Swap "green grass" for "lawn" in the lines from the one containing "What is your" through the one containing "134 centimetres", inclusive, and give back only those lines with nothing else altered.

[Stored items from a collection]
BEGIN

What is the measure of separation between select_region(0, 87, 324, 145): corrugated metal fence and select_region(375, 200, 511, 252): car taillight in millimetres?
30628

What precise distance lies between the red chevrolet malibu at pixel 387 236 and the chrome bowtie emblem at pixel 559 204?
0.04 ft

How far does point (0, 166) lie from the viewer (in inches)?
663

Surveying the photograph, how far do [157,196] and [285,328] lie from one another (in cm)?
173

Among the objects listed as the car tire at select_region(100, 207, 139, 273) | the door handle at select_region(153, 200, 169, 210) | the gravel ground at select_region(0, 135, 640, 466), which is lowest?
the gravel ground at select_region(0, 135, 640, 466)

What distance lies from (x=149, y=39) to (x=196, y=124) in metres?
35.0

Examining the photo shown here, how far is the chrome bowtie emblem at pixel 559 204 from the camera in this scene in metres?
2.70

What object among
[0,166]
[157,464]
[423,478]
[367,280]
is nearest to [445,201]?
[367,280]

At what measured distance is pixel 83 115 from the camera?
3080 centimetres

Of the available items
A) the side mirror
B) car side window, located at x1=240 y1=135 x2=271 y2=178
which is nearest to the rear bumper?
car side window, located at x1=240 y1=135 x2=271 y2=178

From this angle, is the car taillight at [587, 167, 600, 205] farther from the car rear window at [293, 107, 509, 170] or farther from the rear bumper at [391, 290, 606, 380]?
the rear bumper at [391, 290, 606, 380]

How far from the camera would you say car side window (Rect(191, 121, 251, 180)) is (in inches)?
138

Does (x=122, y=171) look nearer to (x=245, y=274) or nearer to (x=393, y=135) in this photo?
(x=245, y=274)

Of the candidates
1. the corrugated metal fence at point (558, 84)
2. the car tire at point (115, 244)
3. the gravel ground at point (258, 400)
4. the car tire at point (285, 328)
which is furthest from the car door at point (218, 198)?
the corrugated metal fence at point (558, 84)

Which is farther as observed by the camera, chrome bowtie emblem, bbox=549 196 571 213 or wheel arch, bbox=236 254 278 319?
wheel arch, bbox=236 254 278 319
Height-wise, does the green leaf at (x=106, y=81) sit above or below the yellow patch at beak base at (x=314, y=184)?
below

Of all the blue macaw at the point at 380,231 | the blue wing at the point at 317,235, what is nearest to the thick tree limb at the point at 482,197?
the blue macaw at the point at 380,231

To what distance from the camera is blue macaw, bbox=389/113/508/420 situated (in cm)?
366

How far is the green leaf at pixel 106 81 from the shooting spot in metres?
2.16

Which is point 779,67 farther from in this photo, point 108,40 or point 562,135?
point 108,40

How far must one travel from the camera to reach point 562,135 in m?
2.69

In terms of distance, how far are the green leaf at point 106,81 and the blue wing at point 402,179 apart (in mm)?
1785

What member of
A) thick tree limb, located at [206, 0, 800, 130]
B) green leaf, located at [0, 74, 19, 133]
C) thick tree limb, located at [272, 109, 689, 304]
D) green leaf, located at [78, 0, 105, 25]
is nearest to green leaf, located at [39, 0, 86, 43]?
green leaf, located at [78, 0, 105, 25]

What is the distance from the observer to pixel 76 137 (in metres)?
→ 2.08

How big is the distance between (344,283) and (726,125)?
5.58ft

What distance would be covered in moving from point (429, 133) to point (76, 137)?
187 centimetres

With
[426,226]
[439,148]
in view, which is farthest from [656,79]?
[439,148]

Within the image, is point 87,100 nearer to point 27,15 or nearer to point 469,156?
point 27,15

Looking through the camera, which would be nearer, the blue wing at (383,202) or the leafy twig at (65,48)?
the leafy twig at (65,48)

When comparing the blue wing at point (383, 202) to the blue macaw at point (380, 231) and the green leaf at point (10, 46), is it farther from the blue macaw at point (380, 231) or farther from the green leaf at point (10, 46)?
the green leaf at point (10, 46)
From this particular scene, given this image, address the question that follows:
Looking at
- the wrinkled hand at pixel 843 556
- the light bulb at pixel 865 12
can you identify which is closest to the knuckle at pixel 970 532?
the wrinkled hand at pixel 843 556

END
BEGIN

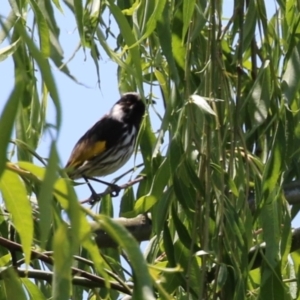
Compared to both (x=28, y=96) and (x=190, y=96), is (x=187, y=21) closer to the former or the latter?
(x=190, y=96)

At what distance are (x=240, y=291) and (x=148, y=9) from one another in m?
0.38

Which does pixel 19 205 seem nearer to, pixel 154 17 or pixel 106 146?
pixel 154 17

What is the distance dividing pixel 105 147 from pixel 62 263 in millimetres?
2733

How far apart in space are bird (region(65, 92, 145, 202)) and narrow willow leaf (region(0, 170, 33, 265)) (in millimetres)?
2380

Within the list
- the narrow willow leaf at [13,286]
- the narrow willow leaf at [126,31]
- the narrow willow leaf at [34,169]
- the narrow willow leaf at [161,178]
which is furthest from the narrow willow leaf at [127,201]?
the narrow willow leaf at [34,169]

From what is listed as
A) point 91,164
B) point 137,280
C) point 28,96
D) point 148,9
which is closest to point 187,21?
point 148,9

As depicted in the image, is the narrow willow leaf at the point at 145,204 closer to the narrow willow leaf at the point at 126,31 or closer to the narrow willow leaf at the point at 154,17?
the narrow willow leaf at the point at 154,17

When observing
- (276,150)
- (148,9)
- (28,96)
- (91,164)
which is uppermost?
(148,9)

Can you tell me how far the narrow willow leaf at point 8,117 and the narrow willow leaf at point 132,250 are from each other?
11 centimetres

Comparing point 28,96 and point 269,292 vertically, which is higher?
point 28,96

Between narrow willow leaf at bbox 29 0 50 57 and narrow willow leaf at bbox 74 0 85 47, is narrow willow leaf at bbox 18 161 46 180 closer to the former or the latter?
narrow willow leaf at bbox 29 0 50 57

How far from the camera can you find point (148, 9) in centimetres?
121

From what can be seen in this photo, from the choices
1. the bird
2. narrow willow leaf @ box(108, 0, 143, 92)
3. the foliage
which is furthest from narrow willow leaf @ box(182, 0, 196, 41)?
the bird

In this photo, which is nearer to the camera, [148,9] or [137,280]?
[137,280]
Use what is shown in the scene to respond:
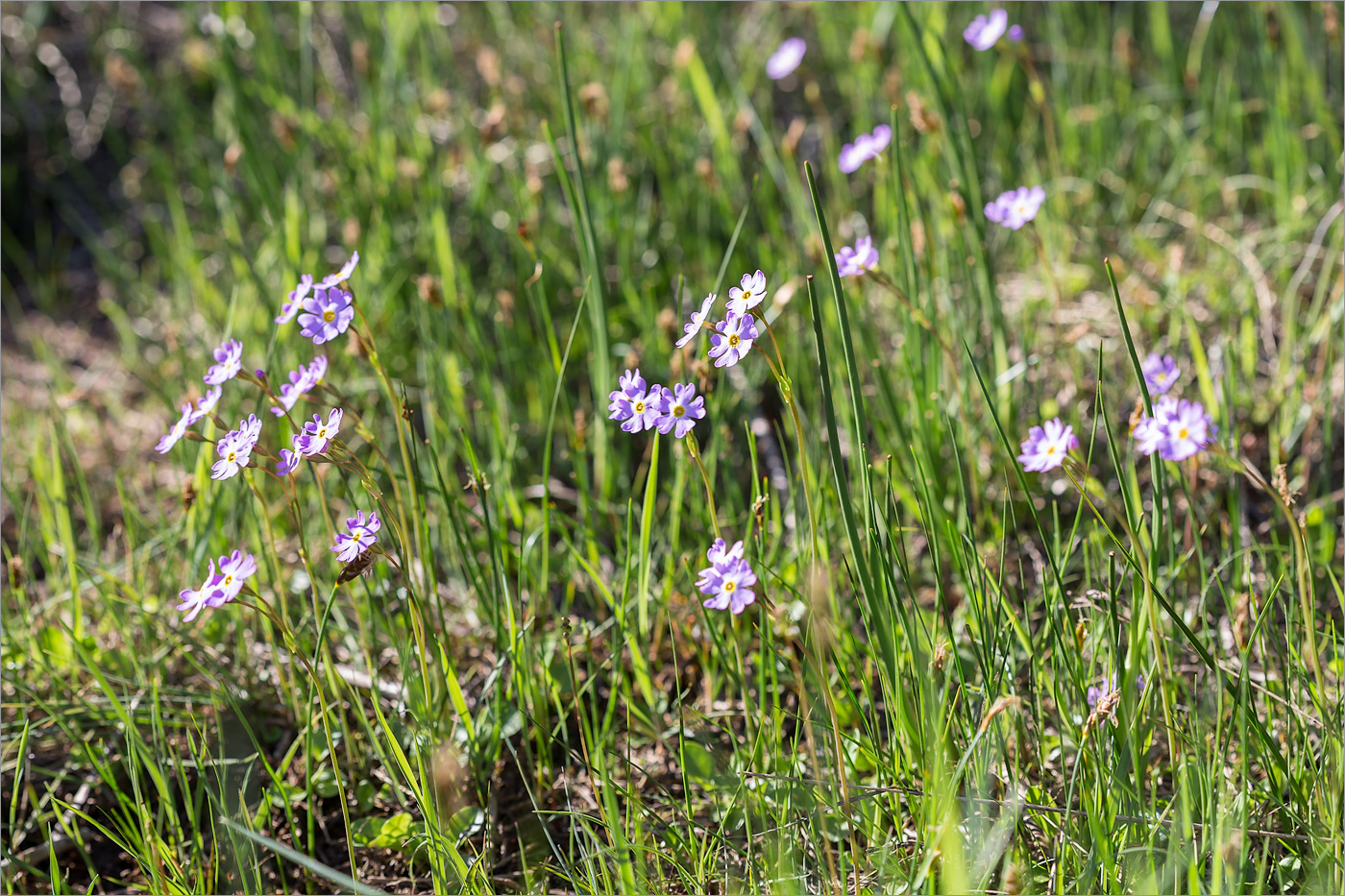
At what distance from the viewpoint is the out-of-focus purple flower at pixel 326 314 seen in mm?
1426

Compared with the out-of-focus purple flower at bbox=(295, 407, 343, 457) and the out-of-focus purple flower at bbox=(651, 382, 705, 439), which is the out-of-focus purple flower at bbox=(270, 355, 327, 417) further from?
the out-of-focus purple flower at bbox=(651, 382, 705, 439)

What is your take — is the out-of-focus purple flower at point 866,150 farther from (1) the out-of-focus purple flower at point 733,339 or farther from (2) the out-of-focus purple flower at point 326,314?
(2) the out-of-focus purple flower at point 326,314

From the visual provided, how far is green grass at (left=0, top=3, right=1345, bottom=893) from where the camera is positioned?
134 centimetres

END
BEGIN

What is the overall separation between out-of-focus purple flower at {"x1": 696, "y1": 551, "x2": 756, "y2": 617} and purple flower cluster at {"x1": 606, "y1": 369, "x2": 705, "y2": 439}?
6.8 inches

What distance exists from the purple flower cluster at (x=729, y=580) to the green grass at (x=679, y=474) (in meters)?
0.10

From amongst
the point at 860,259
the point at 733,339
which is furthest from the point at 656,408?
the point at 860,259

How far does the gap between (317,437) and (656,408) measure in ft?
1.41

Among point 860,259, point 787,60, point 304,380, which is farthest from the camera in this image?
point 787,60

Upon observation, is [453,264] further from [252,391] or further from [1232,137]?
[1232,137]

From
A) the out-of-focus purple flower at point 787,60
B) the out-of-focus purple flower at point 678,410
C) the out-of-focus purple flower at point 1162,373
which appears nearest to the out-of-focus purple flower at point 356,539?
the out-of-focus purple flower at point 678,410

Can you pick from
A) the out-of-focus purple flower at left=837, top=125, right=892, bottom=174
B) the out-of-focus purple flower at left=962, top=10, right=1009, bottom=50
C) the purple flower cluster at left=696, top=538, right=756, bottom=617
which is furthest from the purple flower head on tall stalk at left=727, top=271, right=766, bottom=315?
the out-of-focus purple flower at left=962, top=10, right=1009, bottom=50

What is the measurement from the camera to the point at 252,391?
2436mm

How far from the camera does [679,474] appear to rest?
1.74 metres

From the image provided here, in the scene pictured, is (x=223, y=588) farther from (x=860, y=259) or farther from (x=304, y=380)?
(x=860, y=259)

END

**EXERCISE RESPONSE:**
What is your take — is the out-of-focus purple flower at point 866,150 farther from (1) the out-of-focus purple flower at point 733,339 or farther from (2) the out-of-focus purple flower at point 326,314?
(2) the out-of-focus purple flower at point 326,314

From the visual provided, how far is lawn at (left=0, top=3, right=1345, bottom=893) from where the camera is positioned?
134 centimetres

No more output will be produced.